Resveratrol is the antioxidant found in red wine and famous as a food supplement capable of mimicking the effects of exercise and low calorie diets in the heart. Now Vilar-Pereira and colleagues show that treatment with resveratrol reverses heart damage and improves heart function in mice with Chagas disease, in a new study published in PLOS Pathogens. The findings open up a new potential pathway to better treatments in humans.
Chagas disease is caused by the parasite Trypanosoma cruzi, which is spread by insects that feed on blood, mostly in Latin America. Initial infection brings several weeks of mild symptoms, and most patients never experience symptoms again. However, one third of people with Chagas disease eventually develop chronic Chagas cardiomyopathy, in which T. cruzi damages heart tissue and may eventually cause arrhythmias and heart failure.
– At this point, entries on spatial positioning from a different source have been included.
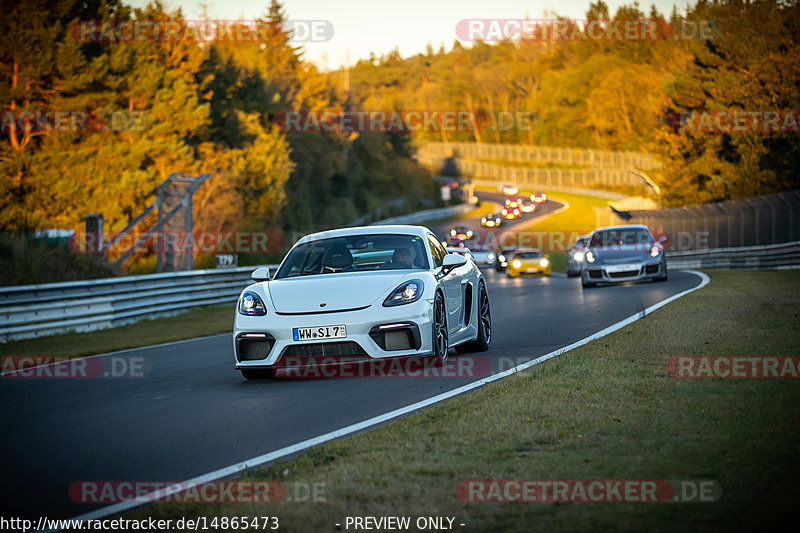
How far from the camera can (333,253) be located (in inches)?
431

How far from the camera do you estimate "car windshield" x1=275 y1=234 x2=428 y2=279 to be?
1073 cm

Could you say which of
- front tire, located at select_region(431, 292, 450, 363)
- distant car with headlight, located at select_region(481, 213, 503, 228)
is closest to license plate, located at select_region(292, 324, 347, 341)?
front tire, located at select_region(431, 292, 450, 363)

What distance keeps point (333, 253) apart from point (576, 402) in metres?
4.31

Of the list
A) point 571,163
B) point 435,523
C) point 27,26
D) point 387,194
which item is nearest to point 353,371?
point 435,523

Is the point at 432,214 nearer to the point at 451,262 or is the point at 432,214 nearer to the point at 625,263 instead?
the point at 625,263

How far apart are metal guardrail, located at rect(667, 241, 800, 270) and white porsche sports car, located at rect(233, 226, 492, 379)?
25126 mm

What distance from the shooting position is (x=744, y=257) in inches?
1480

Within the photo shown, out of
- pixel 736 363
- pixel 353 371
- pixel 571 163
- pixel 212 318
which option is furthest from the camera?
pixel 571 163

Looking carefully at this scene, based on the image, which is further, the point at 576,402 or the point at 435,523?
the point at 576,402

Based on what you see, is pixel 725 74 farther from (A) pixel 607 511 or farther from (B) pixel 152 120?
(A) pixel 607 511

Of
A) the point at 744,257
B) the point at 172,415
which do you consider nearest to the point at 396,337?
the point at 172,415

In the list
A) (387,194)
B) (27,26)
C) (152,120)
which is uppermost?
(27,26)

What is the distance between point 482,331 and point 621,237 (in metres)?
15.2

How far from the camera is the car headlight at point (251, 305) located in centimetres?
987
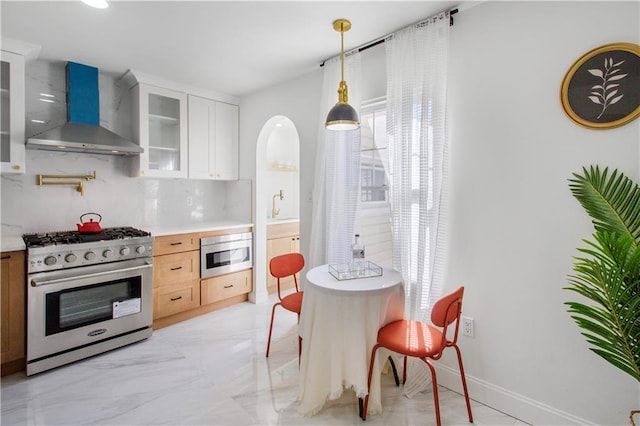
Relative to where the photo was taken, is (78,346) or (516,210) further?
(78,346)

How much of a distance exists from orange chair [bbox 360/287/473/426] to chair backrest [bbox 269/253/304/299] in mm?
1039

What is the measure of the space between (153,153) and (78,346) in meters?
1.90

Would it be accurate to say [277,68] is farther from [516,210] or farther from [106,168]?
[516,210]

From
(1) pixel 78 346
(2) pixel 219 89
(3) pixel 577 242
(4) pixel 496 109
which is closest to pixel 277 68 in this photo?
(2) pixel 219 89

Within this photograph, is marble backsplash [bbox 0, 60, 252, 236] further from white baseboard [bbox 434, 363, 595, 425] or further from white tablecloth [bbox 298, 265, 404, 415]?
white baseboard [bbox 434, 363, 595, 425]

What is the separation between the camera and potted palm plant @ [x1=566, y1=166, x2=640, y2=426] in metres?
1.23

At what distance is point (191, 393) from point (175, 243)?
1551mm

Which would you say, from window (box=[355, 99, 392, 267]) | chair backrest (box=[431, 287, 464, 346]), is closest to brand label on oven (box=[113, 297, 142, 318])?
window (box=[355, 99, 392, 267])

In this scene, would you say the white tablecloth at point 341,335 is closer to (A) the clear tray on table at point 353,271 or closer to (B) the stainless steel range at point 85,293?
(A) the clear tray on table at point 353,271

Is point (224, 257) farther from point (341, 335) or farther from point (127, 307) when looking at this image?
point (341, 335)

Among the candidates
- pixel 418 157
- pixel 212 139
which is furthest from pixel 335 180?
pixel 212 139

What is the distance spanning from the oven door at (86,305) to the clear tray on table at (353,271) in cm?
185

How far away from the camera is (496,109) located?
196cm

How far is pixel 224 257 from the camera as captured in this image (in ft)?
12.0
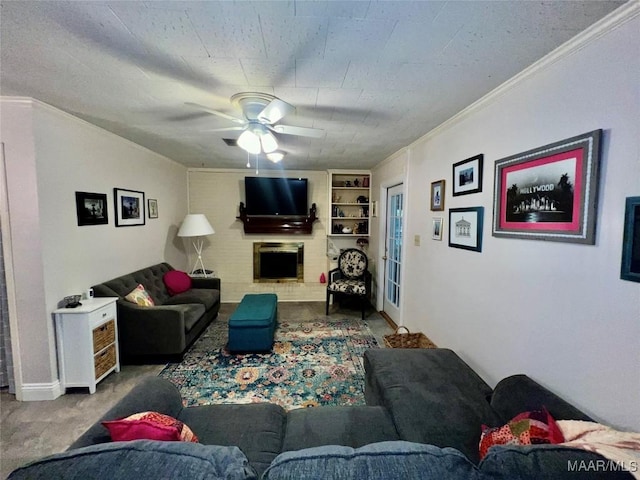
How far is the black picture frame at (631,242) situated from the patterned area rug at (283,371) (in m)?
1.95

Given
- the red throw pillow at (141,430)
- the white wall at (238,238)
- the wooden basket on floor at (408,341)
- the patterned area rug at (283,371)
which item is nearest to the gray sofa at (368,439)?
the red throw pillow at (141,430)

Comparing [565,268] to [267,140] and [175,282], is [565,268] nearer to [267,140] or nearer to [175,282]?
[267,140]

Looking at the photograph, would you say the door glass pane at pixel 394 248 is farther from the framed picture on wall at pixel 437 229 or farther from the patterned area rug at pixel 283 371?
the framed picture on wall at pixel 437 229

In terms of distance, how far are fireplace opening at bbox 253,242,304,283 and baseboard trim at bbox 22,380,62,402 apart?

Currently, there is no effective treatment to reverse heart damage in chronic Chagas cardiomyopathy. Based on previous evidence that T. cruzi harms the heart through oxidative stress, the group lead by Claudia N. Paiva from Universidade Federal do Rio de Janeiro, tested whether the antioxidant supplement resveratrol could combat this condition.
In the study, mice were infected with T. cruzi, and they quickly transitioned from initial symptoms to a chronic stage of heart damage. The researchers then treated the mice with resveratrol and monitored their hearts with electro- and echocardiography.
Resveratrol reversed mouse heart dysfunction in several measurable ways, including improvement of heart pumping efficiency and the heart electrical cycle. It also reduced oxidative damage and decreased amounts of T. cruzi in the heart. These effects occurred even in mice treated late after infection (120-160 days after infection).
The scientists also found that the substances metformin and tempol had similar restorative effects, but did not reduce amounts of T. cruzi in the heart. These results allowed the researchers to pinpoint the particular cellular pathways at play during resveratrol treatment and also suggest that food supplements or medicaments for other diseases could be repurposed for the specific treatment of Chagas heart disease, a disease to which only drugs transposed from other heart diseases are available.
The results of this research indicate that tuning the heart to a healthy state might be the best strategy to teach the body how to live together with a parasite the immune system fails to eliminate, minimizing the harm.
Clinical studies are needed to determine whether resveratrol and similar substances may have beneficial effects in people with Chagas disease. Because resveratrol has already been evaluated for safety in other contexts, the authors hope that such clinical studies could begin in the near future.